Task: What lines of the data below include the word "member"? Report them by copying each.

Data for this task:
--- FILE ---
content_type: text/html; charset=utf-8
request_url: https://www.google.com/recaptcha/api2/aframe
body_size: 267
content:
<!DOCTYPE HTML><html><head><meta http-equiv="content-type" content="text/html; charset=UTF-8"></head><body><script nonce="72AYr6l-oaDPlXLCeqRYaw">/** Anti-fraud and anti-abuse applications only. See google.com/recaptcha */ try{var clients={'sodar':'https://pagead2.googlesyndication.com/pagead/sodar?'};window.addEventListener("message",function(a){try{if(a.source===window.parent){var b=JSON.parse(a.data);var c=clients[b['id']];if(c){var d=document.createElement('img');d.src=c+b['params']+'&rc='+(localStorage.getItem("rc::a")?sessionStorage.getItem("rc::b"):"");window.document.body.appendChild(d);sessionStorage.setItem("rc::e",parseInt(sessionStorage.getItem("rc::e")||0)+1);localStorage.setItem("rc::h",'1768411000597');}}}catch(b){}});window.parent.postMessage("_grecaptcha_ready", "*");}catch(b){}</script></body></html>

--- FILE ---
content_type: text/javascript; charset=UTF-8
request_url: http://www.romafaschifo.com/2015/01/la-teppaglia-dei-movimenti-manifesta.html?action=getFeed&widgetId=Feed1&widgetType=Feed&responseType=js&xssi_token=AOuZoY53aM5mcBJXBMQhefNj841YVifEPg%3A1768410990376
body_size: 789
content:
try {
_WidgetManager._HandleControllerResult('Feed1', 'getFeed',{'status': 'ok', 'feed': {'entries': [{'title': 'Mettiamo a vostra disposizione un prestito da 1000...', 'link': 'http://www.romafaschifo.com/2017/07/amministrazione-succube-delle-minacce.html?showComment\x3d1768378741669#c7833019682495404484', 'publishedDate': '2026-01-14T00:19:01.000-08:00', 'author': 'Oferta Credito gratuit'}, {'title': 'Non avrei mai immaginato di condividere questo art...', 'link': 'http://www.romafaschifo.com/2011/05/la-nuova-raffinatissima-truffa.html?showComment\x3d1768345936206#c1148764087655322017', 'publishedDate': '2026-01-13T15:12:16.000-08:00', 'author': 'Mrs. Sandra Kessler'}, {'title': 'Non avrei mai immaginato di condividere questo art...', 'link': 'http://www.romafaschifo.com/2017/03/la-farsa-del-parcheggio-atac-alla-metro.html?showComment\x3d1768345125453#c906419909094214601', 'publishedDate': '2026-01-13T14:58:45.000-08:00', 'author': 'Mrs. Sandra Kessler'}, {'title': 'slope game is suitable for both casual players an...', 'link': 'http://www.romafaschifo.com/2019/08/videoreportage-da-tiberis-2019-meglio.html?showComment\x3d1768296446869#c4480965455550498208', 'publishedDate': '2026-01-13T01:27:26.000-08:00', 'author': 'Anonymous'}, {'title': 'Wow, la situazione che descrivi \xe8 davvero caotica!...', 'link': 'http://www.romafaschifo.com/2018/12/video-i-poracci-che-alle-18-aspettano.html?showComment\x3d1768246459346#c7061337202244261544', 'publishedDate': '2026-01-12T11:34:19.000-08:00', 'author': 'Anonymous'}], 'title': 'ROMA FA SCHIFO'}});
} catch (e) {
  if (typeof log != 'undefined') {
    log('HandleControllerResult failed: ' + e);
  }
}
* * *
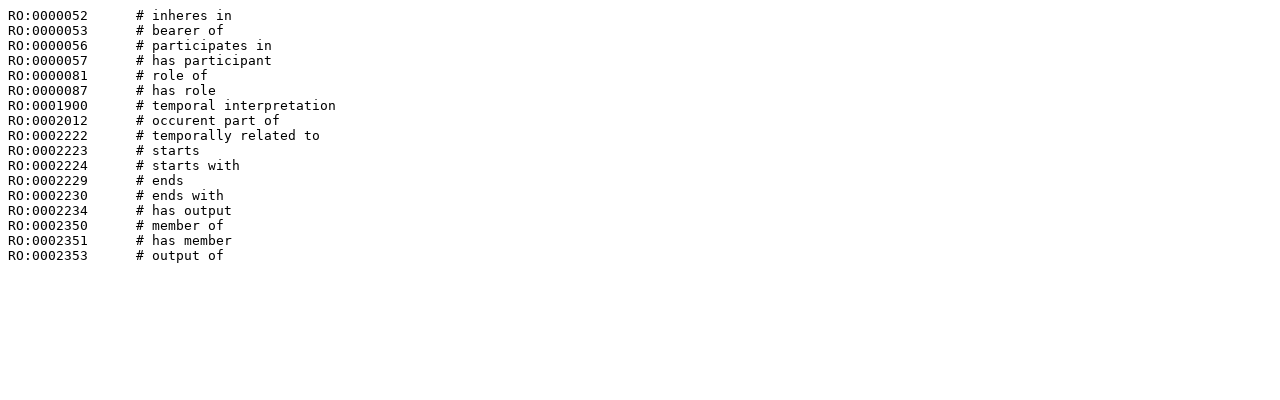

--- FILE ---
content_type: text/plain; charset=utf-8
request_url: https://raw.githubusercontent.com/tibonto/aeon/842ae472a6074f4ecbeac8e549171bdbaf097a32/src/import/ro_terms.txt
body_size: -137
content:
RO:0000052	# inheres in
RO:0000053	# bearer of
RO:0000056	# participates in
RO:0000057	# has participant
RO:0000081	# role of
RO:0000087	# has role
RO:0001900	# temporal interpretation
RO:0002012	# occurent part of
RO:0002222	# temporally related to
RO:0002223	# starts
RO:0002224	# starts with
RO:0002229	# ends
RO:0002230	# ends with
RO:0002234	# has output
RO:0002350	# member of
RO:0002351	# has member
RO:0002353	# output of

Result of the exercise:
RO:0002350	# member of
RO:0002351	# has member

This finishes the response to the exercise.